Thirteen Components of the Pollution Burden Score

Indicator	Brief description
Air quality (ozone)	Ozone level averaged over a 3-year period (2017–2019)
PM2.5 (fine particulate matter)	Annual mean concentration of PM2.5 from a 3-year period (2015–2017)
Children’s lead risk from housing	From house paint and plumbing averaged over a 5-year period (2013–2017)
Diesel particulate matter (diesel PM)	Exhaust from transportation or large vehicles in 2016
Drinking water contaminants	Chemicals or bacteria found in water from a 9-year period (2011–2019)
Pesticide use	Pesticide use averaged in a 3-year period (2017–2019)
Toxic releases from facilities	Toxic release averaged in a 3-year period (2017–2019)

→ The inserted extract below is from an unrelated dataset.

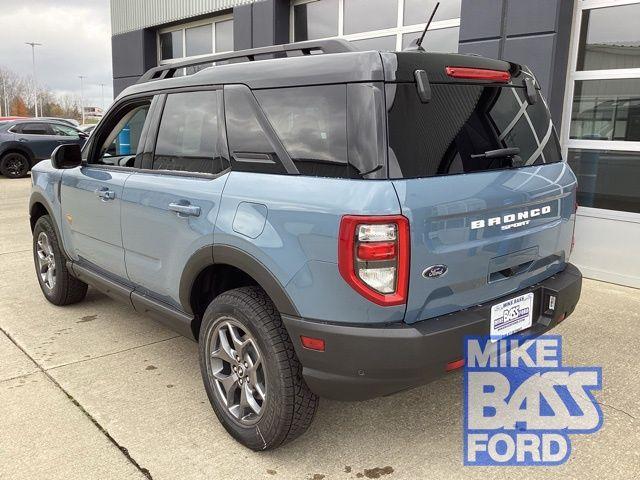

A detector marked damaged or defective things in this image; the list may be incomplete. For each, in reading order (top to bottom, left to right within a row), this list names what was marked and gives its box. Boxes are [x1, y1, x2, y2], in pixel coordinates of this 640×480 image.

crack in pavement [0, 324, 155, 478]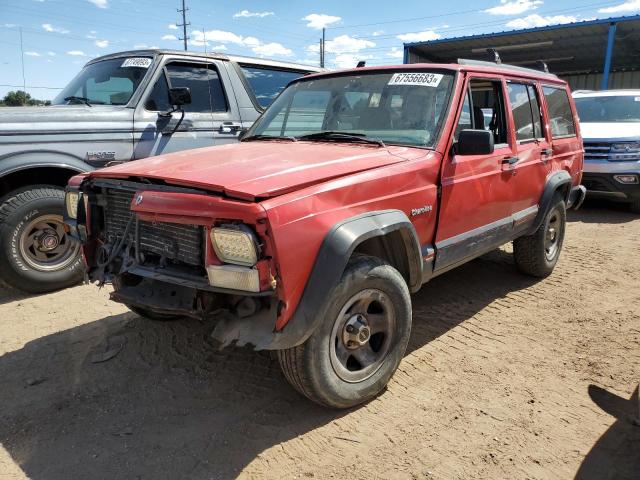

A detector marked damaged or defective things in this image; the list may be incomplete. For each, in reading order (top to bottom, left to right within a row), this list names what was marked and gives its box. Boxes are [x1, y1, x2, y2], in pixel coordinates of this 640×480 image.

damaged front end [63, 178, 282, 350]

Traffic impacts	Number of vehicles in an area estimated in 2017
Cleanup sites	Areas contaminated with harmful chemicals, valued in 2021
Groundwater threats	Leaks from containers stored underground, collected in 2021
Hazardous waste generators and facilities	Waste from commercial or industrial activity collected in a 3-year period (2018–2020)

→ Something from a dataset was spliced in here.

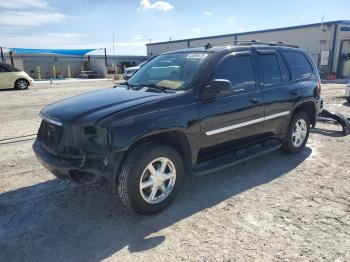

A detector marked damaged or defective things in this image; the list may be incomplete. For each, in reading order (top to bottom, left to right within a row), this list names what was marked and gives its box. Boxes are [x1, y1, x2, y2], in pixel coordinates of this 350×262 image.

damaged front bumper [32, 139, 123, 184]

Impaired water bodies	Water contaminated by pollutants collected in 2018
Solid waste sites and facilities	Wastes collected in landfills or composting facilities in 2021

Source: CalEnviroScreen 4.0 (OEHHA).

Because the pollution burden data are collected at the census-tract level, the LODES data must be aggregated to the same level. We remove the last digit of the geographic identifier code in the LODES dataset and find census-tract-level sociodemographic values by calculating population-weighted means using census-block LODES data. The LODES dataset results in a total of 8057 census tracts, while the CalEnviroScreen dataset includes 8035 tracts. When we merge these two, a total of 8028 census tracts remain with data from both sources. The reduction in the number of tracts during the merging process occurs because some tracts lack LODES data, while others lack CalEnviroScreen data. Table 2 presents the summary statistics for variables of interest from the combined LODES and CalEnviroScreen data, and Table 3 shows medians by quartiles, which allows early examination of (uncontrolled) trends between pollution levels and sociodemographics.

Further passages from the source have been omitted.